# Problems to work on
a) List every username that is tagged with an @ sign in the forum thread on integrating 1/(sin^4x + cos^4x).
b) Pick up the forum thread on integrating 1/(sin^4x + cos^4x) after its last post and keep it going.

··· Document extract ···

Question

Integration problem...
\[\int \frac{dx}{sin^4x+cos^4x}\]

Answer 1

\[=\int \frac{sec^4x \ dx}{tan^4x +1}\]\[=\int \frac{(tan^2x+1)sec^2x \ dx}{tan^4x +1}\] \[= \frac{(tan^2x+1) \ d(tanx)}{tan^4x +1}\] Let t=tanx
Integral becomes\[= \frac{(t^2+1) \ dt}{t^4 +1}\]
How should I continue?

Answer 2

@shivam_bhalla :(

Answer 3

Partial fractions, but first \(t^4+1=t^4+2t^2+1-2t^2=(t^2+1)^2-(t\sqrt{2})^2\)

Answer 4

Why haven't my teacher taught me partial fraction....... /_\

Answer 5

try this divide throught out by t^2 so it becomes (1+1/t^2)/(t^2 +1/t^2)..
then substitute t-(1/t) =m so the equation becomes dm/(m^2 +2)
which you can integrate

Answer 6

@1729antony , is absolutely correct. :)

Answer 7

@blockcolder , with partial fractions, the problem becomes hectic to solve

Answer 8

I just remembered a problem wherein a t^4+1 came out, and I immediately thought of partial fractions, since that's what I did that time.

··· Records supplied ···

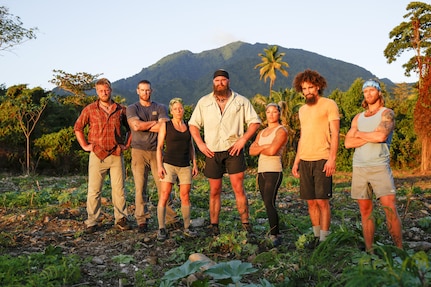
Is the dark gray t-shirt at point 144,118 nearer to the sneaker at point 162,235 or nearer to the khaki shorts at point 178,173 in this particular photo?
the khaki shorts at point 178,173

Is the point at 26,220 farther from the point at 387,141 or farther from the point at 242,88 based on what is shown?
the point at 242,88

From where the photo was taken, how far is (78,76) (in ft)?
139

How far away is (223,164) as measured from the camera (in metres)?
5.17

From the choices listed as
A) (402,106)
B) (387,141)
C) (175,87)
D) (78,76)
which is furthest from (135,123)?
(175,87)

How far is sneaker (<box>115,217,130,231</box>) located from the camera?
5.73 meters

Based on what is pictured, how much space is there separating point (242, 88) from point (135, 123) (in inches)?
7546

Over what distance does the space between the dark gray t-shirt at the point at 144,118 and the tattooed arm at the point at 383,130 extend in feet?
10.1

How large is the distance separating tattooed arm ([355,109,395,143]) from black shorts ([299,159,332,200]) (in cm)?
71

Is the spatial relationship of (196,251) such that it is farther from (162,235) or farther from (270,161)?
(270,161)

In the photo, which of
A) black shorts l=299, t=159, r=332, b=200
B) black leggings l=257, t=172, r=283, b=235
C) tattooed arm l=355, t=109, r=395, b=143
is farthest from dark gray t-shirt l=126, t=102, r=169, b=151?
tattooed arm l=355, t=109, r=395, b=143

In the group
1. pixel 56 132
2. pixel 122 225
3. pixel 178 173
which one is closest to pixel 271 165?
pixel 178 173

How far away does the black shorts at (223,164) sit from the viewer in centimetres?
505

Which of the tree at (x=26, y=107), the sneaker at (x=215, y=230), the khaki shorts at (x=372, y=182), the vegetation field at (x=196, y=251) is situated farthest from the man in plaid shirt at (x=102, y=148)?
the tree at (x=26, y=107)

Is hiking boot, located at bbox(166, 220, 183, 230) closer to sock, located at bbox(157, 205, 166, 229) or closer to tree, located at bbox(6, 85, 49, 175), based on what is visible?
sock, located at bbox(157, 205, 166, 229)
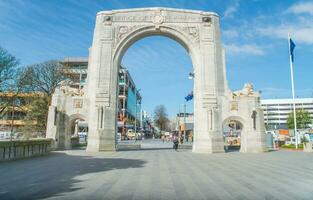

···

# Final answers
a) shivam_bhalla, 1729antony, blockcolder

b)
Answer 9

So, here it goes~
\[\int \frac{dx}{sin^4x+cos^4x} = \int\frac{sec^4x}{tan^4x+1}dx = \int \frac{tan^2x+1}{tan^4+1}d(tanx) \]\[= \int \frac{t^2+1}{t^4+1}dt = \int \frac{1+\frac{1}{t^2}}{t^2+\frac{1}{t^2}}dt \]\[Let \ m=t-\frac{1}{t}, \ dm = 1+\frac{1}{t^2}dt\]\[ \int \frac{1+\frac{1}{t^2}}{t^2+\frac{1}{t^2}}dt = \int \frac{1}{m^2+2}dm = \int \frac{\sqrt2sec^2y}{(\sqrt2tany)^2+2}dy\]\[= \frac{\sqrt2}{2}\int \frac{sec^2y}{tan^2y+1}dy = \frac{\sqrt2}{2} \int dy = \frac{\sqrt{2}}{2}y+C\]\[ = \frac{\sqrt{2}}{2} tan^{-1}(\frac{tanx-\frac{1}{tanx}}{\sqrt2})+C\]
Sigh... Probably, it's going to be wrong :|

Answer 10

@Callisto , you got it right. Well done :)

Answer 11

Finally... (burst into tears...)